Addressing a recent lecture on the topic of ‘Accessing know-how for development’, Director of Centre for International Development (CID) at Harvard University, Prof. Ricardo Hausmann says the low addition of new products to the island’s export basket in the last two decades was primarily due to the barriers in immigration laws and coupled by the low rate of growth in Foreign Direct Investments.
“With the talent you have, you have the country you have. But with the talent you have, you cannot create the country you want to have. To have the country you want to have, you have to compete for talent,” the Professor advocated.

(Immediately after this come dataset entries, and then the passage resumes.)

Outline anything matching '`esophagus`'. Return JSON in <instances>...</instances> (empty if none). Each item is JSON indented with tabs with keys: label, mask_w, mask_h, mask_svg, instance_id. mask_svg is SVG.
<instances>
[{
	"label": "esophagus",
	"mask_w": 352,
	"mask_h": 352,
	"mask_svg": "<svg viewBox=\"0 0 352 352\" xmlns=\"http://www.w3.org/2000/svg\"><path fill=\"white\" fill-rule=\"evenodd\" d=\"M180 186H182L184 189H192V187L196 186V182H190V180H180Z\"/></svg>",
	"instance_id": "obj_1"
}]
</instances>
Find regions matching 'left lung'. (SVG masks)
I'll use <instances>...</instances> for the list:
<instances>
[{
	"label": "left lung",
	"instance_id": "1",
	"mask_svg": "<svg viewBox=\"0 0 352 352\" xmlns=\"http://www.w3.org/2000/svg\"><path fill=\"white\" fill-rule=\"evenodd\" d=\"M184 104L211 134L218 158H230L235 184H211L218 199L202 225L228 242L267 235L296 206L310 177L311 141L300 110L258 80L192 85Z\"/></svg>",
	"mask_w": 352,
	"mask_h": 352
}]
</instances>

Pointing out that ‘immigration policy is the lowest hanging fruit in the developing world’, Dr. Ricardo Hausmann highlighted that while many countries have barriers to immigration, those barriers are, however, biased towards the high skill and not the low skill.
“Sri Lanka is characterised by the amazingly low rate of immigration and low rate of FDI growth. In the US, for every seven people you stop on the street, you would find that one is a foreigner. In Singapore, for every 2.2 people you meet, one is a foreigner, which means almost half the people are migrants. But in Sri Lanka, for every 535 people you meet only one is a foreigner,” he said.

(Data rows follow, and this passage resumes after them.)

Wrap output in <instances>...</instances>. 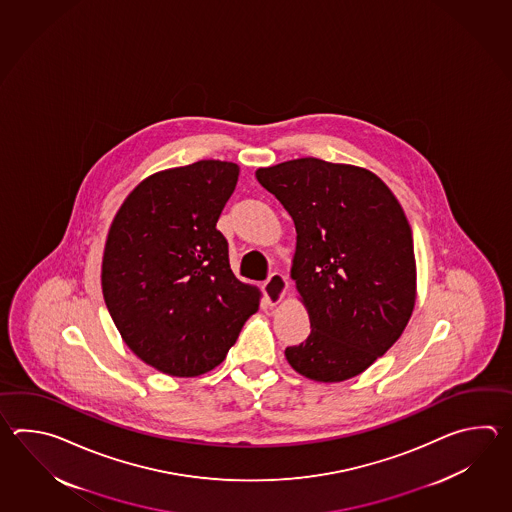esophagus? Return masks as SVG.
I'll list each match as a JSON object with an SVG mask.
<instances>
[{
  "label": "esophagus",
  "instance_id": "esophagus-1",
  "mask_svg": "<svg viewBox=\"0 0 512 512\" xmlns=\"http://www.w3.org/2000/svg\"><path fill=\"white\" fill-rule=\"evenodd\" d=\"M287 287H289V283L285 280V276L280 272H272L269 280L263 283V293H265L267 302L271 305L280 304L285 298Z\"/></svg>",
  "mask_w": 512,
  "mask_h": 512
}]
</instances>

Arguing that immigration is the cheapest and fastest way to increase innovation and make Sri Lanka a stronger country, he said that this is because it is often easier to move brains to new countries than to move new know-how into brains.
“A society knows more not because individuals know more, but they know different,” Dr. Hausmann said, noting that in the experiences of countries such as Singapore, India, Vietnam and most other dynamic economies, three channels of know-how transfer stand out: FDI, immigration and diaspora networks,
On the other hand, the Professor observed that economies could only grow by adding new products and services to their production portfolio, and not by producing more of the same kinds of products.
The key to such diversification is access to know-how, but know-how often has to come from abroad, he said.
“Since year 2000, Vietnam added 48 new products which represented US$ 50.4bn of new exports and US$545 bn of exports per capita. On the other hand, Thailand added 70 products, China – 76 products representing several hundreds of Dollars per capita. But in Sri Lanka you have added a mere seven products representing US$ 5 per capita,” the Professor emphasised noting that in countries like India, Thailand and Vietnam, there had been significant contribution to export growth generated by new products which fueled growth when compared to Sri Lanka.
The lecture by Prof. Hausmann was organized by Advocata Institute, an independent free-market policy think tank based in Colombo. Before joining the faculty at Harvard, Prof. Hausmann was the Chief Economist of the Inter-American Development Bank (1994-2000), where he created the Research Department.
He has served as Minister of Planning of Venezuela (1992-1993) and as a member of the Board of the Central Bank of Venezuela. He also served as Chair of the IMF-World Bank Development Committee. He holds a PhD in economics from Cornell University.